> **EXCERPT PROVIDED**:

Imagine the teachers' surprise, then, when the annual state test revealed that their students' core weakness lay in writing about what they read. "Our kids should do really well on this part of the test," mused data coordinator Hilary Shea.
When Hilary and her colleagues brought their students' reading-response letters to a staff meeting and looked at the letters as a team, they began to uncover the roots of the problem. Sure, students were writing about books, but many of the letters offered brief summaries instead of reflection. And teachers noticed that many of the 5th graders' letters were no more sophisticated than those of the 3rd and 4th graders.
As the teachers discussed the letters, they came to another troubling realization: They didn't agree among themselves about the traits of a strong reading-response letter. Some teachers prioritized accurate writing mechanics; others believed that mechanics were unimportant as long as a student demonstrated comprehension. Still others insisted that comprehension was not enough; students needed to draw inferences or make explicit connections to texts or their own lives.
It dawned on Mason's teachers that the reason students struggled to write about texts was that they were receiving mixed, vague signals about how to do so. In subsequent meetings, the teachers developed a rubric for teaching and evaluating reading-response letters at each grade level and set concrete goals for improved student performance.

Records drawn from a data collection
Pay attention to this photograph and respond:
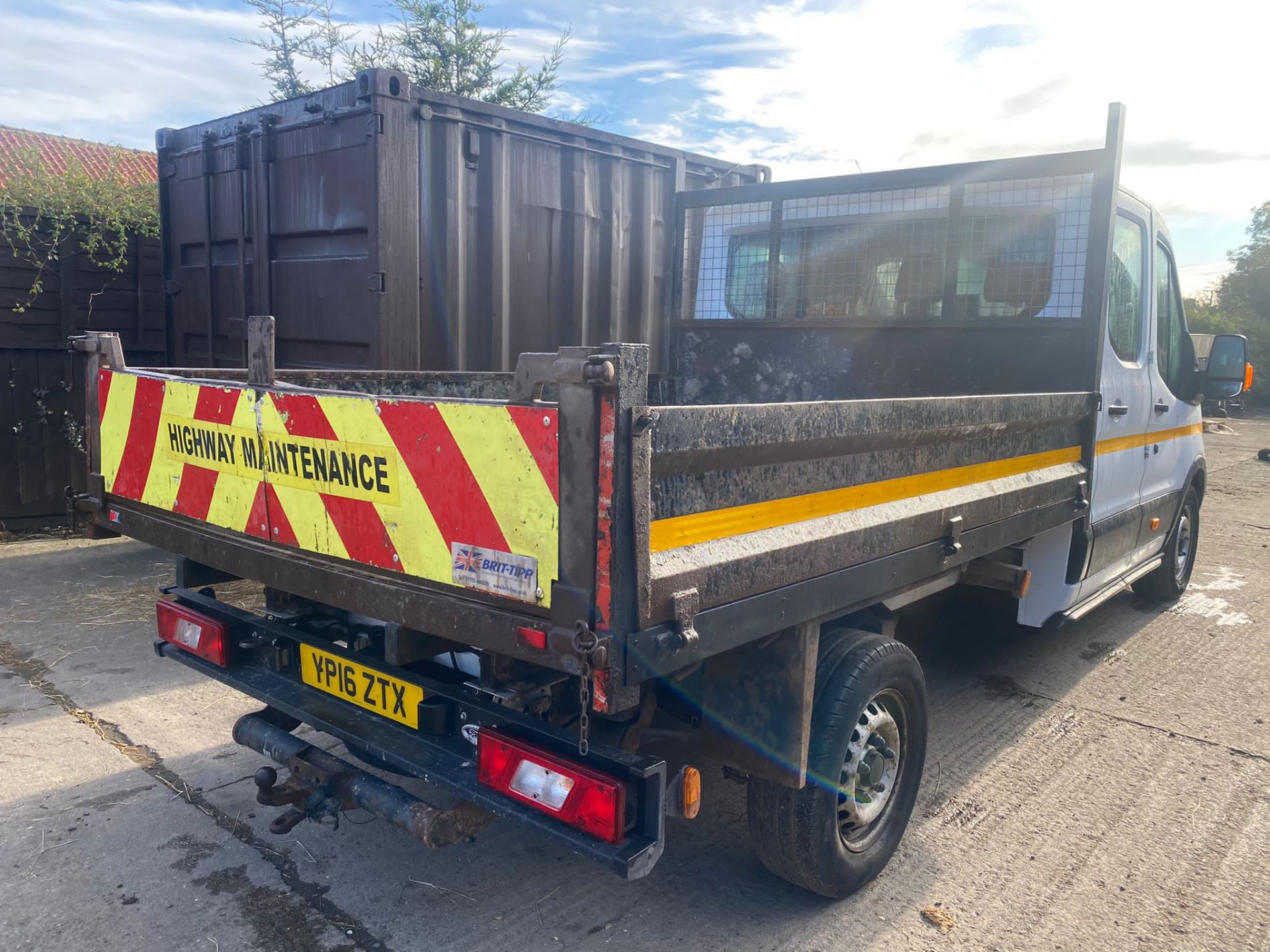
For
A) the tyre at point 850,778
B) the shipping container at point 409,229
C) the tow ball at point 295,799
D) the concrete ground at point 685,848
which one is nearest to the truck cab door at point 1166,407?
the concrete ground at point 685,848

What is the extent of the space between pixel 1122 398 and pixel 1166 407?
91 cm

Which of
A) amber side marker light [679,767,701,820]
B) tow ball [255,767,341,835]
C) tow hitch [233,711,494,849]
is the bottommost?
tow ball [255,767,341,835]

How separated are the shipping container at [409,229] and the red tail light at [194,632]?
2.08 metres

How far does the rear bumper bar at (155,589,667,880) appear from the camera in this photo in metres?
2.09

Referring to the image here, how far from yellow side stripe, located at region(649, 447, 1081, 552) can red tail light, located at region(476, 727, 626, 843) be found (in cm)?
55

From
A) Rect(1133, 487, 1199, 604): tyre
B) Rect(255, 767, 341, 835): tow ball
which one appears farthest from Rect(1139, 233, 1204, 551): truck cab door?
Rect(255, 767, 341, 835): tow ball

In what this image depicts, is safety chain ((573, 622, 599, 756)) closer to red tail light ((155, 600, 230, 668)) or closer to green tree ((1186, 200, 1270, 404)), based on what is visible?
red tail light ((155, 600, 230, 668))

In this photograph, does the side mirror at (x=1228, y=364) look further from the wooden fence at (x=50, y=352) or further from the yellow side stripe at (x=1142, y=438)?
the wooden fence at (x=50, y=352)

> **WORK INSTRUCTIONS**:
1) Answer these questions using the passage on reading-response letters:
(a) What position does Hilary Shea hold?
(b) The letters of which grade were judged no more sophisticated than those of the 3rd and 4th graders?
(c) What did the teachers develop in subsequent meetings?
2) Write the next part of the passage on the teachers' reading-response letters, continuing from its final sentence.
None of these lines are required for the work that comes after them.

> **WRITTEN RESPONSES**:
1)
(a) Data coordinator.
(b) The 5th grade.
(c) A rubric for teaching and evaluating reading-response letters at each grade level.

2)
Becoming Data Wise

Mason Elementary School's experience highlights the value of using data collaboratively to drive instructional change. Analyzing data from the state assessment, teachers discovered a troubling area of student underperformance. Instead of stopping at the state test results, they sought to understand the problem. By digging further into the data and examining student work, they identified an explanation. Then they developed a collective solution.
Mason's teachers undertook these steps as part of the Data Wise improvement process, an approach to schoolwide instructional improvement developed by a team of educators in the Boston Public Schools and researchers at the Harvard Graduate School of Education (Boudett, City, & Murnane, 2005). Mason is one of eight schools around the United States (all of which are public schools and four of which serve primarily low-income students) that we profiled with a group of our colleagues in Data Wise in Action (Boudett & Steele, 2007).
One theme cut across all eight schools as they worked on school improvement—they all used data collaboratively. The collaborative approach to data use yielded at least three major benefits for these schools: organizational learning, improved internal accountability, and a safety net for professional growth.

Organizational Learning

David Garvin (1993), a leading organizational scholar, defined a learning organization as one "skilled at creating, acquiring, and transferring knowledge, and at modifying its behavior to reflect new knowledge and insights" (p. 80). At Mason Elementary, teachers' collaborative analyses of student work contributed to organizational learning by yielding new insights about student understanding. Had teachers not taken time to examine classroom data collaboratively, it's unlikely that they would have found a shared instructional solution, and their students' ability to write about texts might have continued to languish. To improve teaching and learning at Mason, teacher collaboration was not just a luxury—it was essential.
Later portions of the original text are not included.